→ **Page extract**
————————

Note EurekaServerURLContext - we need to config it in client config

  • To trasnlate from service url in DNS to EIP, note it is brute force string parsing - get substring between “ec2-“ and “.yourregion.compute”, and then replace all - in the substring with .
  • To bind EIP, we need to configure
String aWSAccessId = serverConfig.getAWSAccessId();
String aWSSecretKey = serverConfig.getAWSSecretKey();

in service config

  1. Note that EIP is a public IPv4 address, but we really want to shield eureka from internet traffic. Instead, we can put eureka instances inside the private subnet, while still using the public host name. The communication from within the VPC should still work, because AWS resolves public DNS host name to the private IPv4 address

On ECS

A working config for Eureka cluster deployed in AWS

spring:
  profiles:
    active: NotDefault #to trigger the @Bean injection on aws aware context
server:
  port: 8761

eureka:
  environment: aws #shown in the Eureka UI
  client:
#I choose true for cluster case, so that cluster will keep receiving heartbeats and some false alarms will not be raised
    registerWithEureka: true 
    fetchRegistry: true
    region: us-east-1
    eurekaServerURLContext: eureka
    eurekaServerPort: 8761
    useDnsForFetchingServiceUrls: true
    eurekaServerDNSName: YOUR.DOMAIN.IN.ROUTE.53
    availabilityZones:
      us-east-2: us-east-1a, us-east-1b

  server:
    waitTimeInMsWhenSyncEmpty: 0
    #Note we need to set server.aWSAccessId and server.aWSSecretKey, so that the instance can bind to an EIP
    #Take them out for confidentiality case
    #Alternatively, you can just set environment variable eureka.server.aWSAccessId and 
    #eureka.server.aWSSecretKey
  region: us-east-1
  datacenter: cloud
  us-east-1:
    availabilityZones: us-east-1a, us-east-1b

Problems I run into when I pack Eureka inside docker

  1. Use java -jar eureka.jar does not trigger injection at @Bean. Still don’t understand why, mostly likely because of missing jar in classpath
  2. Then I tried running gradle wrapper directly inside container, but the minimal java docker image does not have bash, which gradle wrapper requires
  3. So I changed to base image to centos 7, but JAVA_HOME is not set, so I have to add CMD to install java and set JAVA_HOME explicitly
  4. Need to set ip and host name explicitly, during server bootstrap. Otherwise, the host will use the internal ip host name instead of public ip host name. Such discrepancy will cause Eureka to report replicas as unavailable, because the registered host name is different from the EIP host name stored in route 53

When Eureka instance is on ECS, it will be using the docker ID as host name to register. Therefore, the service consumer will not be able to resolve it

We will have to inject an EurekaInstance ourselves, and manually set host name and port to be registered on Eureka. Note that EurekaInstance exists in client

    @Bean
    @Profile("!default")

————————

→ **Task inputs**

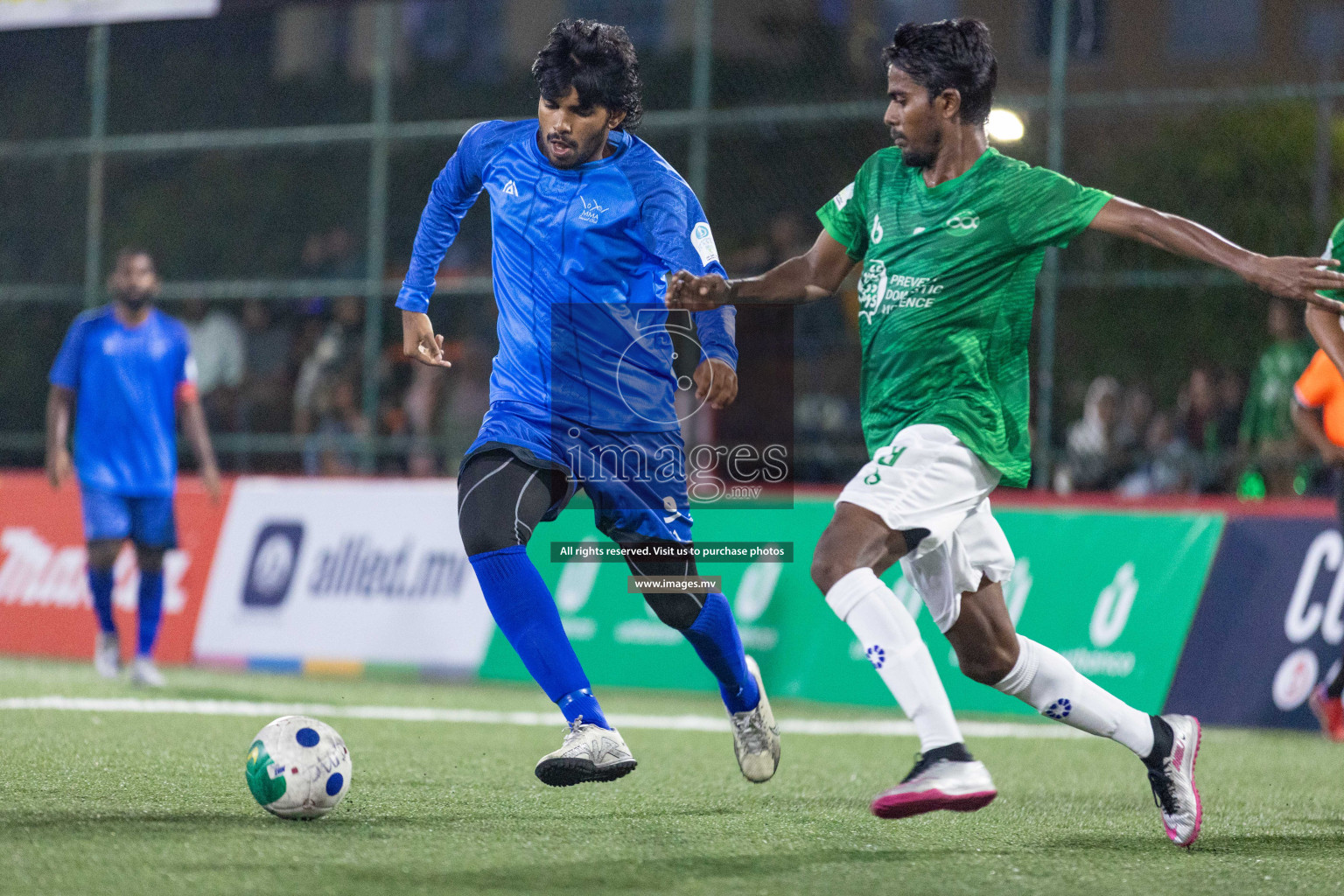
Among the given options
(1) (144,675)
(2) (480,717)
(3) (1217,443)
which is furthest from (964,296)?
(3) (1217,443)

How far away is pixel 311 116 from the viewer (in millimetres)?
25031

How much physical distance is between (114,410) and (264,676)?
1.92 m

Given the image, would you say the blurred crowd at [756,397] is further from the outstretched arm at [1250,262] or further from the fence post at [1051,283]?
the outstretched arm at [1250,262]

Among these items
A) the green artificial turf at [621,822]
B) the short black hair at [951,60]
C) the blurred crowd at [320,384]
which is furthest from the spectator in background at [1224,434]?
the short black hair at [951,60]

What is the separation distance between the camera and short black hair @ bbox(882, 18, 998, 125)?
17.1 feet

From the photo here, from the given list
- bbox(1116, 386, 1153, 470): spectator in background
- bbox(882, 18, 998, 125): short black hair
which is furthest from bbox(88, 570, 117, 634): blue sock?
bbox(882, 18, 998, 125): short black hair

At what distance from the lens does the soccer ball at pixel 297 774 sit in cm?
530

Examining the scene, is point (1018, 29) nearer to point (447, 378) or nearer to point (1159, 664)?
point (447, 378)

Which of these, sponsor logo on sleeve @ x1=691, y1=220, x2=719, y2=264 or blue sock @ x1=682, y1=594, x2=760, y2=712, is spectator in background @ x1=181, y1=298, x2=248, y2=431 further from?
sponsor logo on sleeve @ x1=691, y1=220, x2=719, y2=264

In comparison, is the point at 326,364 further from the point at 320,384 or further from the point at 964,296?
the point at 964,296

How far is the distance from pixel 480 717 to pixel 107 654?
293 centimetres

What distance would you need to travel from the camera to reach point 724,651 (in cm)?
622

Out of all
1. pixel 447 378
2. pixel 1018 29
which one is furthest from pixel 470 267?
pixel 1018 29

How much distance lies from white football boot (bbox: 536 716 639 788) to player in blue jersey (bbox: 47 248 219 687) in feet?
19.8
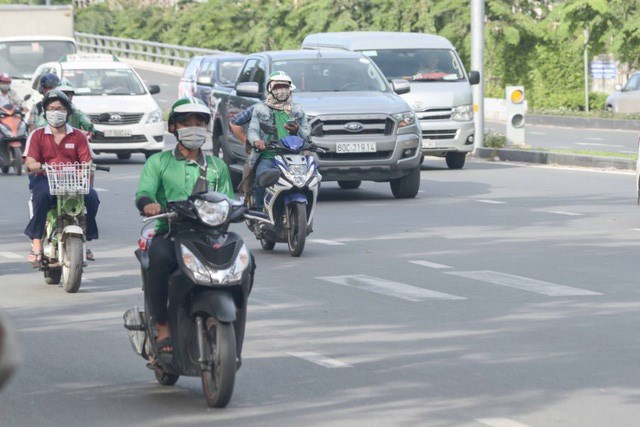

————————

→ **Tasks to complete**
- a) According to the Eureka deployment notes, what does a Eureka instance on ECS use as its host name when it registers?
- b) Report each line of the records that contains the word "much".
The records bear no relation to the text about Eureka.

→ **Exercise answers**
- a) It uses the docker ID as its host name.

- b)
How much physical distance is between (114,410) and (264,676)?
How much distance lies from white football boot (bbox: 536 716 639 788) to player in blue jersey (bbox: 47 248 219 687) in feet?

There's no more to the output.